農地が不足して農業機械や肥料が入手できず、自然災害(乾燥や猛暑、洪水)が相次いだことなどが原因とみられる。
このことは、国連の統計図「北朝鮮の穀物生産は1990年代の飢饉以来最悪の落ち込み」に示すように、1990年代の飢餓以来最悪の落ち込みを見せており、約1010万人(人口2489万人の約40%)が深刻な食料不足に陥っていると見られる。
中国は新年から鉄道で食糧輸送を開始した模様だが、新型コロナウイルスの感染拡大による物流の低下(新型コロナウィルスによる“通せん坊”)により、人民の「命の綱」が絶たれる恐れがある。
事実、米政府系のボイス・オブ・アメリカ(VOA)が英国およびインド外務省の情報として伝えたところでは、「平壌と中国の北京・遼寧省・瀋陽などの間を行き来する高麗航空の往復路線や、北京と丹東地域などを結ぶ国際列車などがストップすることになった」という。
北朝鮮各地の農村では、例年、春から初夏にかけて、前秋に分配された収穫を食べ尽し、秋の収穫までの端境期に食糧難に陥る「ポリコゲ(春窮)」が発生する。
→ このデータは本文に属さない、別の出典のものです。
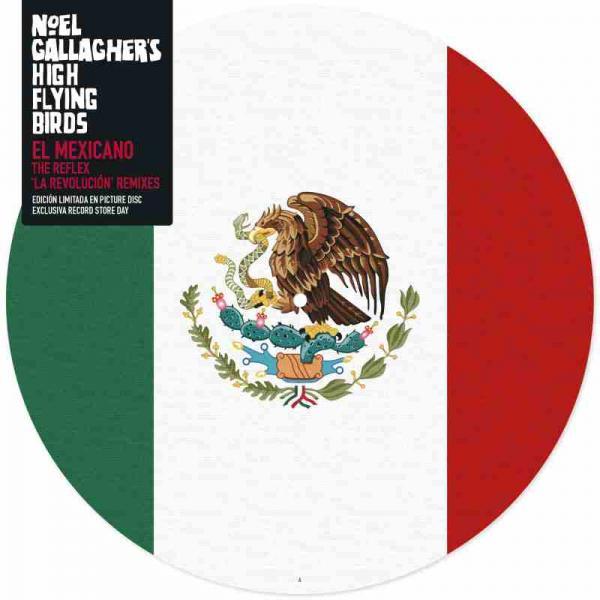Buy Online Noel Gallagher's High Flying Birds - El Mexicano (The Reflex 'La Revolucion' Remixes)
この期間に、中国の食糧支援が得られなければ、北朝鮮では1995年から98年の飢饉を上回る悲劇が起こる可能性がある。
北朝鮮人民は、飢餓に加え、疫病(新型コロナウイルス、コレラ、結核など)の惨禍に苛まれることになる。
●燃料不足
新型コロナウィルス感染拡大による国内の物流事情の悪化により、中国は、北朝鮮への石油供給の優先順位を下げざるを得ないだろう。
海上における瀬取りも、港湾の荷役や船舶の運航が労働者や船員の新型コロナウィルス感染で困難になる可能性がある。
さらにはイラン情勢次第では、事態がさらに悪化する恐れもある。そうなれば、北朝鮮の石油事情は、「爪に火を点す」ような事態に陥るだろう。
●軍の戦力低下
軍は、陸・海・空とも人と人の濃密接触が起こる場である。それゆえ、いったん感染が始まれば、全軍に蔓延する可能性がある。
そうなれば、北朝鮮軍による国防のみならず軍のクーデター対処や人民の暴動鎮圧能力も大幅に低下することになる。
皮肉な見方をすれば、ウィルスは金王朝の体制側も反体制側も弱体化するので“イーブン”と見ることもできる。
いずれにせよ、金正恩独裁体制を護持する軍の戦力低下はたとえ一時的にせよ、体制を動揺させる事態となろう。
最悪の事態は北朝鮮の体制崩壊
上述の「北朝鮮に見られる異変」と「新型コロナウイルスの感染拡大が北朝鮮情勢に及ぼす影響」で示した分析の結果を総合勘案すれば、最悪のシナリオとしては「北朝鮮の体制崩壊」が懸念されるところである。
このことは、他の重大案件を抱える米中にとっては共に「絶対に起こってほしくないシナリオ」であるに違いない。
もちろん、日本にとっても韓国にとっても迷惑千万なシナリオである。
しかし、現実には、北朝鮮の体制崩壊が東アジアの大動乱、それどころか米中を巻き込んだ世界的紛争の「引き金」になる可能性を秘めている。
3代続いた金王朝の終焉は、第2次朝鮮戦争ではなく、中国発の新型コロナウイルスの感染拡大によるものかもしれない。
いずれにせよ、中国発の新型コロナウイルスの感染拡大は、震源地の中国のみならず、周辺諸国、さらには世界規模で予期せぬ出来事を引き起こす可能性があることに注意すべきであろう。